Ces substances chimiques, prisées notamment pour les imperméables ou chaussures de randonnées automobile résistantes aux fortes chaleurs, déperlantes, antitaches et antiadhésives, sont extrêmement persistantes dans l’environnement et le corps humain. Leur interdiction sera étendue en 2030 à l’ensemble des textiles (ameublement, car, and many others.).
En attendant, le décret du ministère de la Transition écologique publié mardi [1] “définit la focus résiduelle en substances PFAS au-delà de laquelle les interdictions s’appliquent” et liste les exemptions prévues.
Ainsi, les équipements conçus pour la safety et la sécurité des personnes (défense nationale et sécurité civile) et les “textiles methods à utilization industriel” ne sont pas concernés, de même que, en l’absence de “resolution de substitution”, certains textiles destinés aux usages médicaux.

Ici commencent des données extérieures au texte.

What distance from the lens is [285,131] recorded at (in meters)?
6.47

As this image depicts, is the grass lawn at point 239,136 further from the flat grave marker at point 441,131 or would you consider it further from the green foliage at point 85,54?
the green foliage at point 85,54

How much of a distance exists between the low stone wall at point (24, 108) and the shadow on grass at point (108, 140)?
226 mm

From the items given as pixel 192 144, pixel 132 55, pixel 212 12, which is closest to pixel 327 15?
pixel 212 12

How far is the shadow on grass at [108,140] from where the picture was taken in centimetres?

Pour “les textiles d’habillement et chaussures incorporant au moins 20% de matière recyclée situation de déchets post-consommation”, la présence de polluants éternels est “limitée à la fraction de matière recyclée”, ajoute le décret.
Écoulement des shares
Surtout, les produits “fabriqués avant le 1er janvier 2026 peuvent être mis sur le marché ou exportés pendant une durée maximale de douze mois à compter de cette date”.
“C’est un soulagement”, a réagi le président de l’Union des industries textiles (UIT), Olivier Ducatillion, contacté par l’AFP.

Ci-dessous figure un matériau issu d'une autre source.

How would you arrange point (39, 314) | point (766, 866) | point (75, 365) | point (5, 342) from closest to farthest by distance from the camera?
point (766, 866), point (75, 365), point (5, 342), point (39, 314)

Si l’UIT, qui représente 2.200 entreprises (mode, luxe, maison, car, aéronautique, and many others.), est “favorable” à l’interdiction à terme des polluants éternels, les “Français se tirent une balle dans le pied” en étant les premiers à appliquer cette mesure en Europe, déplore toutefois M. Ducatillion. Face à “une concurrence mondiale de plus en plus agressive”, “il faut une politique cohérente” pour “tous les États membres” d’ici à 2027, plaide-t-il.
Quelques États américains, dont la Californie, ont interdit dès 2025 l’introduction intentionnelle de PFAS dans les cosmétiques, et plusieurs autres États devraient suivre en 2026.
Le Danemark interdira l’utilisation des PFAS dans les vêtements, les chaussures et certains produits de consommation contenant des brokers imperméabilisants à compter du 1er juillet 2026. Le Danemark a interdit l’utilisation des PFAS dans les emballages alimentaires dès 2020.
L’Union européenne compte mettre sur la desk en 2026 une proposition d’interdiction des PFAS dans les produits de consommation courante (boîtes à pizzas, vêtements), assortie d’exceptions pour des secteurs jugés indispensables. Sa présentation avait un temps été évoquée pour fin 2025 mais les négociations avec les différentes events prenantes, notamment les industriels, s’avèrent difficiles.